- Griffin–Spragins House
- U.S. National Register of Historic Places
- Nearest city: Greenville, Mississippi
- Coordinates: 33°17′47″N 91°8′5″W﻿ / ﻿33.29639°N 91.13472°W
- Area: less than one acre
- Built: 1850
- Architectural style: Greek Revival
- NRHP reference No.: 84002445
- Added to NRHP: April 5, 1984

= Griffin–Spragins House =

Historic house in Mississippi, United States

The Griffin–Spragins House (first called the Refuge Plantation House) is located in Refuge, Mississippi, approximately 10 mi southwest of Greenville.

Built in approximately 1850, it was listed on the National Register of Historic Places in 1984.

Francis Griffin purchased land in 1831 on a high ridge bordering the Mississippi River where he established "Refuge Plantation". By 1850, Griffin had 150 slaves working on his plantation.
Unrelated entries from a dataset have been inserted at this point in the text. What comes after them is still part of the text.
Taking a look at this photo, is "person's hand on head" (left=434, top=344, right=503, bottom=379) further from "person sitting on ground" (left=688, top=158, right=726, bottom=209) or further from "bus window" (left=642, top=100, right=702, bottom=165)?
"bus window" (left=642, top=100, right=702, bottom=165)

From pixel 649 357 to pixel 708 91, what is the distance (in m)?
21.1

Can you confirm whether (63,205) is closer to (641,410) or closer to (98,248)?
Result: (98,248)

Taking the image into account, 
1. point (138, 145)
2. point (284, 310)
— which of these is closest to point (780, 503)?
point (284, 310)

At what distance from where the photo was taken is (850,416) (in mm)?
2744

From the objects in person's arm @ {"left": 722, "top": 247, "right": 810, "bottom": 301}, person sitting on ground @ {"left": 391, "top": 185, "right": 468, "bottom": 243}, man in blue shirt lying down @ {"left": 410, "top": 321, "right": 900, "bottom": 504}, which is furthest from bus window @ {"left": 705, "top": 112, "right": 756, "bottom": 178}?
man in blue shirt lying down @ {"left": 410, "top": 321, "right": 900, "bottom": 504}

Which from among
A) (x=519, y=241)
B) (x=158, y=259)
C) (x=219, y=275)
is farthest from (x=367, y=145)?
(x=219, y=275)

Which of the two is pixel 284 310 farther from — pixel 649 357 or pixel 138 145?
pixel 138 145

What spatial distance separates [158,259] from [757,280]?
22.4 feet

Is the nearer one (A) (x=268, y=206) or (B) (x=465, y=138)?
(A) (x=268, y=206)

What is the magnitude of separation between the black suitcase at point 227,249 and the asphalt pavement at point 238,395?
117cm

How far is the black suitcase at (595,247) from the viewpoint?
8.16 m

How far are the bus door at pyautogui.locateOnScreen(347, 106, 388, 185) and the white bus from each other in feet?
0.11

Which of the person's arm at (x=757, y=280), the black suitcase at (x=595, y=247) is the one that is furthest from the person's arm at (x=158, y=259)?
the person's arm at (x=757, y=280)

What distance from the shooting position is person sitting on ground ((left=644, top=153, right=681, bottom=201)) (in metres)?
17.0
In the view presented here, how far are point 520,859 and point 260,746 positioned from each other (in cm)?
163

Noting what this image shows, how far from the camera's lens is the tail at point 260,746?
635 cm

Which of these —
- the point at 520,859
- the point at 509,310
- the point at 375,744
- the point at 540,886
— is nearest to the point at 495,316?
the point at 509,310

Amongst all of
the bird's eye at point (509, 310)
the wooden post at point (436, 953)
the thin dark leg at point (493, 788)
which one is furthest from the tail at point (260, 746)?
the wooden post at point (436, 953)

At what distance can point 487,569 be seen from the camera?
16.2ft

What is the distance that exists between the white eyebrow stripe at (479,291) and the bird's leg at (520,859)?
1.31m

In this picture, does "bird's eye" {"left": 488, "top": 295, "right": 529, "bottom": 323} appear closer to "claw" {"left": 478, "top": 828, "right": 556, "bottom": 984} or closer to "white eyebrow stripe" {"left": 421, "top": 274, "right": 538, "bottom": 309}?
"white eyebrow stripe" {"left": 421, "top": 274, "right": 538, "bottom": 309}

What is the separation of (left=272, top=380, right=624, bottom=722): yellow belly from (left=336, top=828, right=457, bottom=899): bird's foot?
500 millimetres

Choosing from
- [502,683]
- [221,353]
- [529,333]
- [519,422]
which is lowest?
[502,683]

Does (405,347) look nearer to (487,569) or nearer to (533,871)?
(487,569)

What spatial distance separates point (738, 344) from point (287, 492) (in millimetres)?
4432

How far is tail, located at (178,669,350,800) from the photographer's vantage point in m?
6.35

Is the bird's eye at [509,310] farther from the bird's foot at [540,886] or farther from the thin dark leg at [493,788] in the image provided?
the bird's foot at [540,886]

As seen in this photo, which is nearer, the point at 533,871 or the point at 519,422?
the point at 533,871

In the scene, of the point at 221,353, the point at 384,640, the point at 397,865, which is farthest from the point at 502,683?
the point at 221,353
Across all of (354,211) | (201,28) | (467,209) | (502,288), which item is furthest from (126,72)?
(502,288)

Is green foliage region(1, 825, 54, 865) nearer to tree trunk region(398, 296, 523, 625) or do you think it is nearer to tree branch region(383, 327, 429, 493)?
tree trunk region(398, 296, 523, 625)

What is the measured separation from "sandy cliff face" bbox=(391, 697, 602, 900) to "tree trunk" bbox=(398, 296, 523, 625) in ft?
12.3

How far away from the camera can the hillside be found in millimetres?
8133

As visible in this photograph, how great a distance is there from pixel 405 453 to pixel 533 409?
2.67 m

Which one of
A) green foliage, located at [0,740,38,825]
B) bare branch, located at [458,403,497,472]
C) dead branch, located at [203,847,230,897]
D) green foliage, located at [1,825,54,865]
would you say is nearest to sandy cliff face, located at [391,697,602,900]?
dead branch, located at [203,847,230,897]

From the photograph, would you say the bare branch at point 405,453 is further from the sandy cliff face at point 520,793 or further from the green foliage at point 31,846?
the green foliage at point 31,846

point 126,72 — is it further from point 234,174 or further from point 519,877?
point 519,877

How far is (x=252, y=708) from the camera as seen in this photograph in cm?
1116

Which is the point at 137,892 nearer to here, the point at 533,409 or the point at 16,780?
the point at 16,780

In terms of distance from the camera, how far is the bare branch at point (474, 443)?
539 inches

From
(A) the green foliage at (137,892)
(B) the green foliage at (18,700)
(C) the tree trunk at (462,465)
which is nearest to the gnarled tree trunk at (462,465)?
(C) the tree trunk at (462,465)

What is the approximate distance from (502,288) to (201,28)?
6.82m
The "Refuge Plantation House", shaded by oak trees and protected from the river by a levee system, was erected with a view of the river.

The Griffins lost much of their fortune during the Civil War, and were forced to sell the property. A subsequent owner was Edmund Richardson, one of the wealthiest cotton growers in the south.

The home remains today one of the best examples of a mid-nineteenth-century plantation house in Washington County.